***** Given text *****

Calculates baseline performance statistics for variables.

Iterates through all patients in the training set and potential split dates within specified ranges around Lines of Therapy (LoTs). For each numeric variable (typically labs), it calculates metrics like R², NRMSE, MAPE, mean, standard deviation, etc., based on a simple "copy forward" prediction baseline (predicting the next value as the previous one). These statistics quantify the inherent predictability/variability of each variable and are stored in the self.variable_stats DataFrame. This dataframe is used later for filtering variables and weighted sampling during split generation.

Source code in twinweaver/instruction/data_splitter_forecasting.py

def setup_statistics(self, train_patientids: list = None):
    """
    Calculates baseline performance statistics for variables.

    Iterates through all patients in the training set and potential split
    dates within specified ranges around Lines of Therapy (LoTs). For each
    numeric variable (typically labs), it calculates metrics like R², NRMSE,
    MAPE, mean, standard deviation, etc., based on a simple "copy forward"
    prediction baseline (predicting the next value as the previous one).
    These statistics quantify the inherent predictability/variability of each
    variable and are stored in the `self.variable_stats` DataFrame. This
    dataframe is used later for filtering variables and weighted sampling
    during split generation.
    """

    events = self.dm.data_frames[self.config.event_table_name]

    #: Assert that no event values are NaN
    assert events[self.config.event_value_col].notna().all(), (
        "There are NaN values in event_value column of events table"
    )

    #: setup forecasting variables
    mask_cat = events[self.config.event_category_col].isin(self.config.event_category_forecast)
    all_vars = events[mask_cat][self.config.event_name_col].unique()

    #: setup all possible split dates by looping through all patients
    all_possible_split_dates = []
    relevant_events = events[
        [
            self.config.patient_id_col,
            self.config.date_col,
            self.config.event_category_col,
            self.config.event_name_col,
        ]
    ].copy()
    relevant_events = relevant_events.sort_values([self.config.patient_id_col, self.config.date_col])
    grouped_events = relevant_events.groupby(self.config.patient_id_col)

    for idx, (patientid, event_data) in enumerate(grouped_events):
        if idx % 1000 == 0:
            logging.info(f"Processing patient ({idx + 1}/{len(self.dm.all_patientids)})")
        temp_patient_data = {"events": event_data}

        temp_splits = self._get_all_dates_within_range_of_lot(
            temp_patient_data,
            time_before_lot_start=self.max_lookback_time_for_value,
            max_split_length_after_lot=self.max_forecast_time_for_value,
        )
        temp_splits[self.config.patient_id_col] = patientid
        temp_splits = temp_splits[[self.config.date_col, self.config.patient_id_col]]
        all_possible_split_dates.append(temp_splits)
        del temp_patient_data

    all_possible_split_dates = pd.concat(all_possible_split_dates, axis=0, ignore_index=True)
    all_possible_split_dates = all_possible_split_dates.drop_duplicates()

    #: filter to only train patients
    if train_patientids is not None:
        all_train_patientids = train_patientids
    else:
        all_train_patientids = self.dm.get_all_patientids_in_split(self.config.train_split_name)
    rows_to_select = all_possible_split_dates[self.config.patient_id_col].isin(all_train_patientids)

*****

• _Tasks_:
**A.** Retype the part of the setup_statistics source that begins at the words "temp_splits[self.config.patient_id_col] = patientid" and stops after "pd.concat(all_possible_split_dates, axis=0, ignore_index=True)".
**B.** Render this sentence from the setup_statistics description in Spanish: "These statistics quantify the inherent predictability/variability of each variable and are stored in the self.variable_stats DataFrame."
**C.** Carry on the setup_statistics source code, starting after its final line.

***** Extracted material *****

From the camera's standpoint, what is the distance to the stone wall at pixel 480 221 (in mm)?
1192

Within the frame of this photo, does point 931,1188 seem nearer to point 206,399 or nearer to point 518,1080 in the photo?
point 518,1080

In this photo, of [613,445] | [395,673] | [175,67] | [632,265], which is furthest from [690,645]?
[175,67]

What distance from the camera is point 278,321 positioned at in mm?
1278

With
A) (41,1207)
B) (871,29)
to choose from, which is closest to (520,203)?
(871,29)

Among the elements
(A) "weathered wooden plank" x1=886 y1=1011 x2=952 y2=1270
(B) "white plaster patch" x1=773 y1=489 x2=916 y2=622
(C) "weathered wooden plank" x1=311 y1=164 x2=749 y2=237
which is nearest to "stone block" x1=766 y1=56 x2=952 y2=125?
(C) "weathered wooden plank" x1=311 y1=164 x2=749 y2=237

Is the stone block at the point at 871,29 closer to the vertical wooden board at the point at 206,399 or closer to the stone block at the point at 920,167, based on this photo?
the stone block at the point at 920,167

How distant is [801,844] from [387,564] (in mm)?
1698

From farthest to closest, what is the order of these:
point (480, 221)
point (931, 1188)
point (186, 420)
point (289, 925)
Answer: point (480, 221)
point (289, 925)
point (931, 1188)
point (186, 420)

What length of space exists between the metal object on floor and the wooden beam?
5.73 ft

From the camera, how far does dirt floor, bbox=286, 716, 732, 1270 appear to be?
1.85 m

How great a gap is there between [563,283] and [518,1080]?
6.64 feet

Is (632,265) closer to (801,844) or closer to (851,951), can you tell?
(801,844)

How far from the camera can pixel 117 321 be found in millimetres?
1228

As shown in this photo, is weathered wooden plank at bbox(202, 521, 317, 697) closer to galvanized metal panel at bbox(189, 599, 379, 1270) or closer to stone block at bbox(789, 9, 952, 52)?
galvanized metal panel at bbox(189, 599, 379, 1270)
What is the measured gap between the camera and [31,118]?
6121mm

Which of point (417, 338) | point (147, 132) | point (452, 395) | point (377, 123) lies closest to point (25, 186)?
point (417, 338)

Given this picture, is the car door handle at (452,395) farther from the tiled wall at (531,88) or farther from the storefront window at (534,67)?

*****

• _Solved problems_:
**A.**
temp_splits[self.config.patient_id_col] = patientid
        temp_splits = temp_splits[[self.config.date_col, self.config.patient_id_col]]
        all_possible_split_dates.append(temp_splits)
        del temp_patient_data

    all_possible_split_dates = pd.concat(all_possible_split_dates, axis=0, ignore_index=True)

**B.** Estas estadísticas cuantifican la predictibilidad/variabilidad inherente de cada variable y se almacenan en el DataFrame self.variable_stats.

**C.**
    all_possible_split_dates = all_possible_split_dates[rows_to_select]

    # Setup status
    self.variable_stats = {}

    #: loop through every forecasting variable
    for idx, fore_var in enumerate(all_vars):
        if idx % 20 == 0:
            logging.info(f"Processing forecasting variable {fore_var} ({idx + 1}/{len(all_vars)})")

        # Get corresponding events, sorted by date and patientid
        curr_events = (
            events[events[self.config.event_name_col] == fore_var]
            .copy()
            .sort_values([self.config.patient_id_col, self.config.date_col])
        )
        descriptive_name = curr_events[self.config.event_descriptive_name_col].iloc[0]
        curr_events = curr_events[
            [
                self.config.patient_id_col,
                self.config.date_col,
                self.config.event_value_col,
            ]
        ].drop_duplicates()

        # : extract only those dates which are given in self._get_all_possible_split_dates
        # by doing inner join with all_possible_split_dates
        curr_events = curr_events.merge(
            all_possible_split_dates,
            on=[self.config.patient_id_col, self.config.date_col],
            how="inner",
        )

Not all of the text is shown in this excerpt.